◆ LISTING ◆
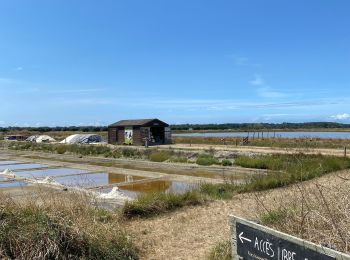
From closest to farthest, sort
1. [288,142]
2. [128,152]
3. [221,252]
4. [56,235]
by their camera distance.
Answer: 1. [56,235]
2. [221,252]
3. [128,152]
4. [288,142]

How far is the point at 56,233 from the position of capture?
5262 mm

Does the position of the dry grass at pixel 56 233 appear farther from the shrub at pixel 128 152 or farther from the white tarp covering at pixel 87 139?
the white tarp covering at pixel 87 139

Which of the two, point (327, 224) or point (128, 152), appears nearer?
point (327, 224)

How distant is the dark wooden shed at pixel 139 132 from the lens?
4122 cm

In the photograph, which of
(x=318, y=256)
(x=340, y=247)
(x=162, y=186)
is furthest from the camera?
(x=162, y=186)

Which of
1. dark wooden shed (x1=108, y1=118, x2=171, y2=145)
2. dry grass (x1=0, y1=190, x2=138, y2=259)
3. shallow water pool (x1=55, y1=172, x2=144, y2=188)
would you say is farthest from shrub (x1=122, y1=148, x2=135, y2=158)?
dry grass (x1=0, y1=190, x2=138, y2=259)

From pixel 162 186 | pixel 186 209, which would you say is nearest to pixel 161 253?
pixel 186 209

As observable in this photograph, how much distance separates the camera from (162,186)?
16688 millimetres

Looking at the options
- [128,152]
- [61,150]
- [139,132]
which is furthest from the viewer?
[139,132]

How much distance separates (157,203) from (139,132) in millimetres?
32370

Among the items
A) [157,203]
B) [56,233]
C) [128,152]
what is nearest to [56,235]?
[56,233]

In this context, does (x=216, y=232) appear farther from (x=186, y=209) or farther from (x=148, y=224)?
(x=186, y=209)

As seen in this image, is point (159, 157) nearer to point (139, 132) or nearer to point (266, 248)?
point (139, 132)

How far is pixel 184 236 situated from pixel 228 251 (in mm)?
1726
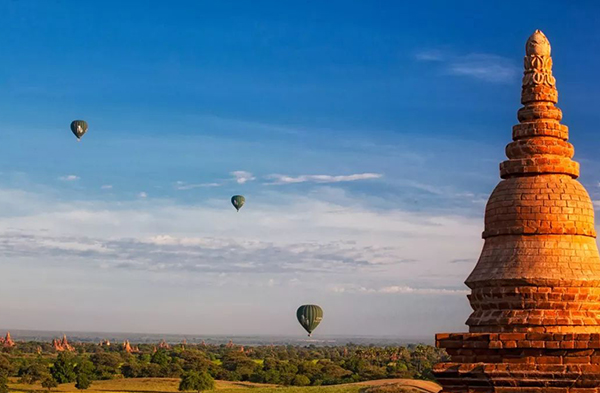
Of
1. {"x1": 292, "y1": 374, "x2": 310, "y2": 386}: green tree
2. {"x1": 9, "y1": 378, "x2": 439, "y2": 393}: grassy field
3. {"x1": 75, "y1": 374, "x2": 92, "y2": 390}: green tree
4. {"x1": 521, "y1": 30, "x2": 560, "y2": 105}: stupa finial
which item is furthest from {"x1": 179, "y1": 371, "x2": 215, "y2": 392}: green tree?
{"x1": 521, "y1": 30, "x2": 560, "y2": 105}: stupa finial

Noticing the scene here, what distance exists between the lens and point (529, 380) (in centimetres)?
1586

◆ PROBLEM TO SOLVE ◆
Lay out the stretch of rows from the line containing "In this context, does" through the end of the rows as a Markdown table with the columns No. and Line. Give each line its own number and leave out blank lines and the pictures.

◆ CORRECT ANSWER ◆
| No. | Line |
|---|---|
| 1 | In this context, does (x=216, y=232) appear farther from (x=186, y=209) or farther from (x=148, y=224)? |
| 2 | (x=186, y=209) |
| 3 | As seen in this image, is point (159, 157) nearer to point (139, 132) or nearer to point (266, 248)? |
| 4 | point (139, 132) |
| 5 | How far is pixel 184 236 situated from pixel 228 251 (in mm)? |
| 6 | 1726 |
| 7 | Of |
| 8 | 1. {"x1": 292, "y1": 374, "x2": 310, "y2": 386}: green tree |
| 9 | 2. {"x1": 9, "y1": 378, "x2": 439, "y2": 393}: grassy field |
| 10 | 3. {"x1": 75, "y1": 374, "x2": 92, "y2": 390}: green tree |
| 11 | 4. {"x1": 521, "y1": 30, "x2": 560, "y2": 105}: stupa finial |
| 12 | which item is furthest from {"x1": 179, "y1": 371, "x2": 215, "y2": 392}: green tree? |
| 13 | {"x1": 521, "y1": 30, "x2": 560, "y2": 105}: stupa finial |
| 14 | Noticing the scene here, what distance exists between the lens and point (529, 380) (in centimetres)? |
| 15 | 1586 |